Recently we were asked an interesting question by a senior adviser for a large family group in the UAE. His query: “What is the purpose of family business governance — is it to provide jobs for family members, or is it to secure and generate wealth for family members?”
The context of his question came from his experience of observing numerous family legacies in the region fall into decline. The statistics speak for themselves — globally, 97 per cent of family legacies collapse before the fourth generation. Which means, only 3 per cent of family businesses successfully transition the legacy beyond the third generation.
In the Middle East, many family groups are fast approaching this generational cliff. Most have second-generation family members actively integrated into the business, and others have incorporated some third-generation members. For these families, the choice of jobs vs. wealth in their governance model simply comes down a question of their mindset.
Start with Jobs
If the mindset of the family is geared towards creating a lasting legacy, one that continues for generations, then the answer in our experience is jobs. Put another way, sustainable job creation is a required aim within the governance framework for any family that seeks to achieve a sustainable multi-generational family legacy.
Wealth is an outcome of this journey, not the focus of it. Such a legacy avoids the perils of stagnation and in fact grows due to the sustained contribution of its members.
To use an analogy, think about governments around the world. It is not hard before you find examples of leaders whose primary aim is to secure the extreme wealth (and the power that comes with it) that the country generates. The result is that the society bifurcates into the haves and have-nots, with growing income and wealth gaps, finally leading to an implosion and revolution.
Other nations focus their resources and efforts towards ensuring their citizens are contributing members of society. These nations have historically achieved greater wealth and prosperity, and they do this because of their citizenry, not despite it.
Family leaders face a similar challenge as the family citizenry matures and as they undertake the responsibility of supporting and managing the growing numbers. Those who choose sustainable job creation as a goal and then implement it well, ensure that family members for generations are incentivised to develop and make their own contributions, thereby growing the legacy while also preparing them for future ownership.
Some will further drive the diversification of the family portfolio into other sectors and geographies thus reducing the overall portfolio risk. Others will drive a regeneration of the legacy business to bring it up to mark with the times.
Doing this right requires the family and business spheres to work closely to assess and develop family members, to plan and encourage their participation, to set and communicate clear expectations, and finally to support and be vested in their success.
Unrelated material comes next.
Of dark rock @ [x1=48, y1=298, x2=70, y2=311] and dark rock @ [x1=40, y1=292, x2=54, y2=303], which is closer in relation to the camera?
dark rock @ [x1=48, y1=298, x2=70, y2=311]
This process is not linear but circular, as in these modern times development is continuous, and success is not guaranteed.
Policies in the family constitution dealing with Eeducation, employment and welfare will need to be developed and carefully integrated, and the family council and board of directors will have to work closely together to implement these policies.
That said, is it not possible for family leaders to also focus on wealth preservation policies at the same time? The answer is yes, they can and should; however not as the foremost priority. With wealth as the primary concern, the likely scenario we have observed is that the family legacy will not survive past the current generation.
At this time, many family leaders in this region are struggling to find capable successors to take on the leadership mantle. Many also have issues between family members in light of the looming succession challenge.
These leaders often conclude that it is best to govern by securing the wealth and shielding it from family issues. They put in place legal and financial structures with trusts and wills to ensure the wealth is protected. They also “professionalise” the business by putting in place boards and an executive team with little to no involvement from family members.
The long-term results: the journey will continue, but led by professionals who manage the businesses, the investments, and the foundations long after the leaders have passed. Family members will draw dividends and support their lifestyles but continue on their individual journeys.
Some of the chosen ones will remain part of the original family companies, while others will become successful entrepreneurs or go into the professional sphere, and the rest will struggle to make ends meet. All will share a loose connection of being descendants of the great founders, but the legacy has dissipated, and the founding vision, values and stories are now relegated to the pages of a Wikipedia article.
To avoid this, family leaders must have the courage and stamina to create a participative and results-driven culture in the family and business, supported by the right policies and systems. An approach geared towards inclusion and support could yield different results.
Heirs apparent could be built among the third-generation to take over and grow the business. Others can be nurtured to support diversification of the group portfolio. Such a structure would set the stage for the legacy to sustain across future generations, with each group driving growth and diversification and making its own mark along the way.
Bob Kohli and Asin Nurani are Managing Partners at RTS Global Partners, a family business advisory firm.